We were a little confused because of the “small abandoned guard house.” It’s like a little toll booth, and we were expecting something bigger. We saw a house with a porch and I was like, “Well, that could be a guard house, ’cause you can sit on the porch with a shotgun and guard stuff…Like farmers do, or like the farmers do on television.”
“You are a dumbass,” my wife said.
“Going up the asphalt road, I passed Austin Farms. Just beyond the farms, the asphalt road turned into a dirt road, which then ran under a long heavy canopy created by rows of tall green trees growing on either side of the road. In time, to my left I saw a red house that appeared to be a converted barn. Next, continuing up the road, I topped a hill, which was bordered by spacious pastures – pastures, I later learned, that belonged to J.D. Salinger. Driving up the road, I stopped at an old dilapidated barn.”
This is the part I love to recall in my mind, yet, I’m not ever able to tell it well because two things were happening simultaneously, my wife was reading and my eyes were doing what Alexander said he was doing.
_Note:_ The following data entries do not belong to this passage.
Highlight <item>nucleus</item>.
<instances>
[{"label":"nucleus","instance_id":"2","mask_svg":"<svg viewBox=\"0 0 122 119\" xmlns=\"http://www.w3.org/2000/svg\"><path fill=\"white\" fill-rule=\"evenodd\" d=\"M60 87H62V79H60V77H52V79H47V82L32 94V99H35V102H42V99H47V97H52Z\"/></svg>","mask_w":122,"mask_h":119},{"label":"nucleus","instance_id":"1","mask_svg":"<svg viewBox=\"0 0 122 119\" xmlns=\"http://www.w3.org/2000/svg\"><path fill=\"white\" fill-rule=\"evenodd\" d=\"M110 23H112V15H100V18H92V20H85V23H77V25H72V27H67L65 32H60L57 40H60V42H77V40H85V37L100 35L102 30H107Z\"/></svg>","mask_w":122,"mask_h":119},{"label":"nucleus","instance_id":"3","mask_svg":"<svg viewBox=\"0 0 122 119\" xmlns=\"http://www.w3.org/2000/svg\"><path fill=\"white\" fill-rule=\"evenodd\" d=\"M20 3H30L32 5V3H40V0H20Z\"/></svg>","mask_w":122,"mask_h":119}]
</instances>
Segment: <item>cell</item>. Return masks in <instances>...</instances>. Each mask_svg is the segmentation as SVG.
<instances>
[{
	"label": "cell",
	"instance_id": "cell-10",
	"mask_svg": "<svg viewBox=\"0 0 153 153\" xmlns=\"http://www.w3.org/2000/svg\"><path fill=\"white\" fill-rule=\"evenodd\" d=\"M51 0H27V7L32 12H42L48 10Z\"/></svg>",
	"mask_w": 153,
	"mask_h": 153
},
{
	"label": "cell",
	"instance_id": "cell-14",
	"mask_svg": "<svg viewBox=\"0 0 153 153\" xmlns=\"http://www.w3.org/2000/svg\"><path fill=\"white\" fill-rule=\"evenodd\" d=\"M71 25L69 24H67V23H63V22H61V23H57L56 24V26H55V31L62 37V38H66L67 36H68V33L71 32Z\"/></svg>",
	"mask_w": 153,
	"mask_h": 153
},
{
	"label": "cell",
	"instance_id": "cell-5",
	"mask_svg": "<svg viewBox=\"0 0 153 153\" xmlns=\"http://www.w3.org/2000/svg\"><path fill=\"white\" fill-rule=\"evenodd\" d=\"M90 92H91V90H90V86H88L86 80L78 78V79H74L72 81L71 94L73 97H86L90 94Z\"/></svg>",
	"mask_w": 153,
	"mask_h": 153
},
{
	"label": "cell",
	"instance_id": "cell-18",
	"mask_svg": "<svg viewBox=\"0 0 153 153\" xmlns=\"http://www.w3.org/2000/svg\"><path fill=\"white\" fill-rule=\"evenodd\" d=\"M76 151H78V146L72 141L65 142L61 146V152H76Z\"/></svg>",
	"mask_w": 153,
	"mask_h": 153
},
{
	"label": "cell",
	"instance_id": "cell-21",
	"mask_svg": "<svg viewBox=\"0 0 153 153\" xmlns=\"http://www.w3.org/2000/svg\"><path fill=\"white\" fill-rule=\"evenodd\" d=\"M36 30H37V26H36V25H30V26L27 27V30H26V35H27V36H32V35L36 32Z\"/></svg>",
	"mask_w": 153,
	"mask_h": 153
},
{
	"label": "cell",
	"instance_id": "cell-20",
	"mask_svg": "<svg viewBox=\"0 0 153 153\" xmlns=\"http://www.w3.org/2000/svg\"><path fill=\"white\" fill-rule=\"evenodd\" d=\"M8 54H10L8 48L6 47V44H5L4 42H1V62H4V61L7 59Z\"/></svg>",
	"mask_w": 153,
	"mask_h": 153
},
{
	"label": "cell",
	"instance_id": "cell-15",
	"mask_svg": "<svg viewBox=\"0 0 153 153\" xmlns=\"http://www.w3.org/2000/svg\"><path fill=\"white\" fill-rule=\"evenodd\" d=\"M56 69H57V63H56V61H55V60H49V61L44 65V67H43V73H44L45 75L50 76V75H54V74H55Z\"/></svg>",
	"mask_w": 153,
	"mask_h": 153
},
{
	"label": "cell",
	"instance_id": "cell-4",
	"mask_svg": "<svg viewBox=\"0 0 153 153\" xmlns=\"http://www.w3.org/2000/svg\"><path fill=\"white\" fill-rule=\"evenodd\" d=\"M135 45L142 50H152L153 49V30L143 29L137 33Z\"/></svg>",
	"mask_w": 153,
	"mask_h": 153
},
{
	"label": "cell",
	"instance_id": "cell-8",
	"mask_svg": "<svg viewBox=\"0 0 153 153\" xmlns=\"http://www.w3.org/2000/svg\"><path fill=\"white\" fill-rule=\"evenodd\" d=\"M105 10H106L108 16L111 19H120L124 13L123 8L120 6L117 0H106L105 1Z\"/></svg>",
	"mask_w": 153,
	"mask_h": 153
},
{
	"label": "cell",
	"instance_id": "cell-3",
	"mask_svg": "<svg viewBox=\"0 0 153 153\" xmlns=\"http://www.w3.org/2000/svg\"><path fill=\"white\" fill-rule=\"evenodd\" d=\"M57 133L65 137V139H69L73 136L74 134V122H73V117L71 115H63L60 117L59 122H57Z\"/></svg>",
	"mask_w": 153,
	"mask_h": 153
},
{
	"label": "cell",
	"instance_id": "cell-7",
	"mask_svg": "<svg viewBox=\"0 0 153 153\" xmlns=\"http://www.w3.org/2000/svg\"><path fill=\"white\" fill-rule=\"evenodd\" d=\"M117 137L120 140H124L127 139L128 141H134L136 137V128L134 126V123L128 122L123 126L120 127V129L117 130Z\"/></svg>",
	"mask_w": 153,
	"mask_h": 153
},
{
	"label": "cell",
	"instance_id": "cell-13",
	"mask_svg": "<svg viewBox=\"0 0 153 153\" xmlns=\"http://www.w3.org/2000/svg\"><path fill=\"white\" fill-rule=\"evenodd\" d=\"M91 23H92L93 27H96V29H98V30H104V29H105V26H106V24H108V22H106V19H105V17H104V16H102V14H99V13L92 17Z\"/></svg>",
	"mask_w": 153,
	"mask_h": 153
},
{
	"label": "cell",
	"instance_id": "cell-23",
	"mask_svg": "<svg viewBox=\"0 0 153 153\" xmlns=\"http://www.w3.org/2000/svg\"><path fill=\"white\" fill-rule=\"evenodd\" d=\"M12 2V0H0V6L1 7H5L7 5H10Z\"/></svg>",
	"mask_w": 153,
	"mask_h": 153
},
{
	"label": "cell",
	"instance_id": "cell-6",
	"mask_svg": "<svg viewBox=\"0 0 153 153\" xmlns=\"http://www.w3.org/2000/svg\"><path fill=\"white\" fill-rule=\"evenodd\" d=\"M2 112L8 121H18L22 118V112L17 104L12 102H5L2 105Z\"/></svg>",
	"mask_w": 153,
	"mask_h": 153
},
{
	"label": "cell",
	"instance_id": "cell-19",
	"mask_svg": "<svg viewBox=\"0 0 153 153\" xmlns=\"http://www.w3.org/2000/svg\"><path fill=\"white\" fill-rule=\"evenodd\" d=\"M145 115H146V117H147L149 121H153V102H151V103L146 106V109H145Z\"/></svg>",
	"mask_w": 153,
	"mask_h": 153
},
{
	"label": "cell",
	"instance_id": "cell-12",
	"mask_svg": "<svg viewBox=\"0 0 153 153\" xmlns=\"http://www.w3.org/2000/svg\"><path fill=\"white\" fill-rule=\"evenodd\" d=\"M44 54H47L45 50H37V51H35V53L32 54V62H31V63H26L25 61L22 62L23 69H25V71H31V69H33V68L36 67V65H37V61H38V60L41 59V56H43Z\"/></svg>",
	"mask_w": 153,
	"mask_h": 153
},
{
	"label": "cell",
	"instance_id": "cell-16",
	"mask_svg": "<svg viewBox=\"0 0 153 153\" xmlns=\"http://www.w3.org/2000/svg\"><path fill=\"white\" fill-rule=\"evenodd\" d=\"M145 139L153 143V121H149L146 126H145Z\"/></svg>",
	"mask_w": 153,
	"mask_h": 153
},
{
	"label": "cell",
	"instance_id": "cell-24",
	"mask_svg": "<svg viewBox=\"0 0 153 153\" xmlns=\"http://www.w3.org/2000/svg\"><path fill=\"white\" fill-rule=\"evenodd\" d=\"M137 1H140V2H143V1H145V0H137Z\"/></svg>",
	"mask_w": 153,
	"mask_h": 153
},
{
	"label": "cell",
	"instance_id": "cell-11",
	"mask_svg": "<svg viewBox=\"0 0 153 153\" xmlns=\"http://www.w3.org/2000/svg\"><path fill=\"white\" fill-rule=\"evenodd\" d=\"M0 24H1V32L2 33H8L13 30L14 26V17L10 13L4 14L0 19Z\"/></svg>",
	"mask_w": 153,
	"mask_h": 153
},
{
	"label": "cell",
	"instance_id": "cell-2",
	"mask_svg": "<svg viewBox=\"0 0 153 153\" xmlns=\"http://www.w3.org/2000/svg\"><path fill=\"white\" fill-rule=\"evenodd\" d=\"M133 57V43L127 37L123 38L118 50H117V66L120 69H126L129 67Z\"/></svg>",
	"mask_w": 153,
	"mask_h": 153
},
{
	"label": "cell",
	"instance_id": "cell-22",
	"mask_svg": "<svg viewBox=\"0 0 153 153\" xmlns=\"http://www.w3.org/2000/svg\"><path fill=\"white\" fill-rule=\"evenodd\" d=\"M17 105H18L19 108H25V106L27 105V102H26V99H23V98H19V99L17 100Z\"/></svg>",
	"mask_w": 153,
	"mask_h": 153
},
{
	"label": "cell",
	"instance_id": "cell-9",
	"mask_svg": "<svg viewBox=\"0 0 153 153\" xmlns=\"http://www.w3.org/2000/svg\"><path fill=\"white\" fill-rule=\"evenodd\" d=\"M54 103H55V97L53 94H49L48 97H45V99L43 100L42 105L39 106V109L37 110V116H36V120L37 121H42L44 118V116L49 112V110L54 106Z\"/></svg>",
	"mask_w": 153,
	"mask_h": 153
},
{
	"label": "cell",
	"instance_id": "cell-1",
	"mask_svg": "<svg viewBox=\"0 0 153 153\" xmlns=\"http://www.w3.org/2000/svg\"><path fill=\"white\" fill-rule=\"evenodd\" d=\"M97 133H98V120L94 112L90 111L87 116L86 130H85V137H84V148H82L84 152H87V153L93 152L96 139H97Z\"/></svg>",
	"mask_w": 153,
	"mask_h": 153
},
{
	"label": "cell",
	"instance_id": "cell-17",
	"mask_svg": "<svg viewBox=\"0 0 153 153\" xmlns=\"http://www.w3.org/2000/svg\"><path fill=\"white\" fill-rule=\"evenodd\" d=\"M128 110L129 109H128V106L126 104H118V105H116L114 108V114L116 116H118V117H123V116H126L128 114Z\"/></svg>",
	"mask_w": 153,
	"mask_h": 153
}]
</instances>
It was really quite magical, I assure you.
“Finally, I looked up through the trees on the hill in front of me and I saw it – Salinger’s house.”
Out of all the things to be amazed and wondrous about, I was obsessed with his mailbox. Look at the size of this monster. Not only must he get a lot of mail, but he must want a lot of mail, too. I was tempted to find a Kinko’s or something to print out the manuscript I had on my laptop and put it in his mailbox with a note. I wanted to write any kind of note to him.
“I’ll go knock on his door if you want,” my wife said.
“You’re just going to go up there and knock on his door.”
“Yes,” she repeated.
“No, you’re not,” I said. For her to go up and knock on his door, I would have had to been knocked out, like B.A. Baracus before getting on an airplane, and then she would have had to tell me the whole thing afterward.
So she didn’t knock on his door, and I didn’t leave him a note.
I read somewhere that you had to be a woman, or a teenage girl, for him to respond, and you needed to send a picture. I also read that he can sniff a fanatic from a mile away, that all his close friends call him Jerry and not “J.D.” or “Mister Salinger.” They really do. I swear they do.
Two houses, two reconnaissance missions, presumably two scenes of misery, one trip. Maybe the answer to everything that is eating me alive has been lying right next to me in our bed for the last ten years – that all along it’s been Jennet who has kept me alive and breathing by suffering all of my impulses and broodings.
Jennet, please look at me closely. I’m not going to kill myself. I promise.